> **Study questions**:
A) Answer these questions about the passage on Devraj and Sonmati Chevra, marking each answer as its question is marked:
(i) How old is Sonmati?
(ii) Which town is nearest to the couple's house?
(iii) Which of Devraj's legs has a congenital defect?
B) Write out the passage about Devraj and Sonmati Chevra between "The house with" and "two of them.", inclusive, swapping "off-white" for "ivory".
C) List every person named in the passage about Devraj and Sonmati Chevra.

> **Selected passage**:
An Onida television would be safe in the house of Devraj and Sonmati Chevra. They have no neighbours. They live alone in the village of Seradand in Chhattisgarh. There is only Mahipal, a forest department guard, for company. He lives in a skeletal outhouse many yards away. The couple’s ten-year-old son, Ramprasad, the youngest of their five children, visits on weekends. The other days, he is away at boarding school.
The house with off-white walls and a brown tiled roof is on a vast, flat plain in the mountains off Amhar village. It is nearly a two-hour drive from Baikunthpur, the nearest town.
Devraj is out at work. Sonmati is around. She is 40, but is shrivelled and looks much older. She walks about her field like a ghost—silent, spine erect, head covered. Devraj and Sonmati are registered voters. During elections, a booth is set up for just the two of them.
At around 1.30 pm, the thin figure of Devraj emerges from the high dry grass. He holds an axe in his left hand. A thick, half-smoked bidi rolled in a green leaf is pressed over his right ear. He is dark and his legs are extremely thin. The right leg has a congenital defect. Devraj’s hair is thick and gray. He is frowning. He is probably thinking, “Are these people?”
Innumerable species of plant and animal life surround him. At night, bears and sometimes leopards roam the area around his house. But he is not used to humans. When he reaches the house, though, Devraj’s face breaks into a smile. He lets the axe fall and folds his hands to say namaste. Sonmati brings water to drink. It is real spring water and tastes fabulous.

> **Collected data**:
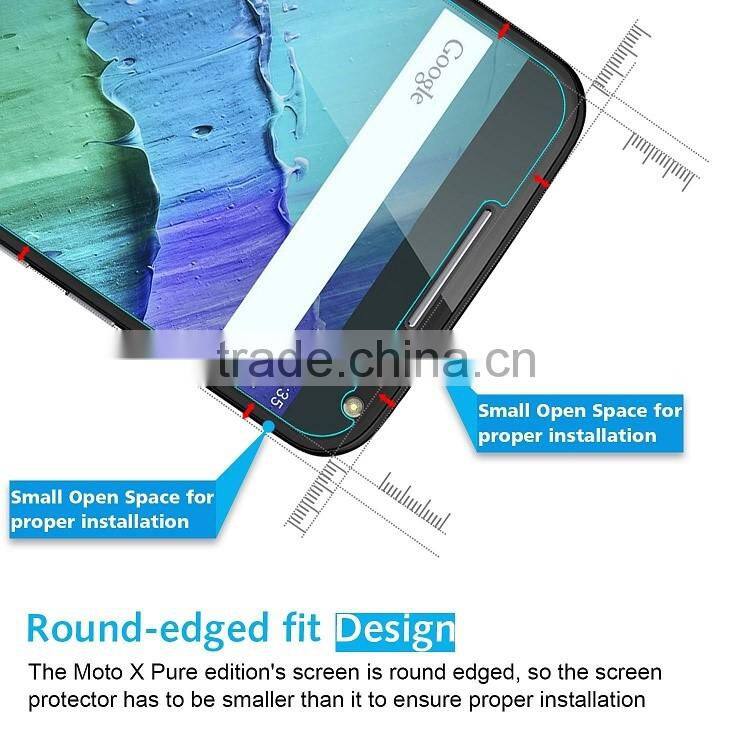 newest arrivel 2.5D 9h anti spy tempered glass screen protector for iphone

> **Completed exercise**:
A)
(i) 40
(ii) Baikunthpur
(iii) His right leg

B)
The house with ivory walls and a brown tiled roof is on a vast, flat plain in the mountains off Amhar village. It is nearly a two-hour drive from Baikunthpur, the nearest town.
Devraj is out at work. Sonmati is around. She is 40, but is shrivelled and looks much older. She walks about her field like a ghost—silent, spine erect, head covered. Devraj and Sonmati are registered voters. During elections, a booth is set up for just the two of them.

C) Devraj Chevra, Sonmati Chevra, Mahipal, Ramprasad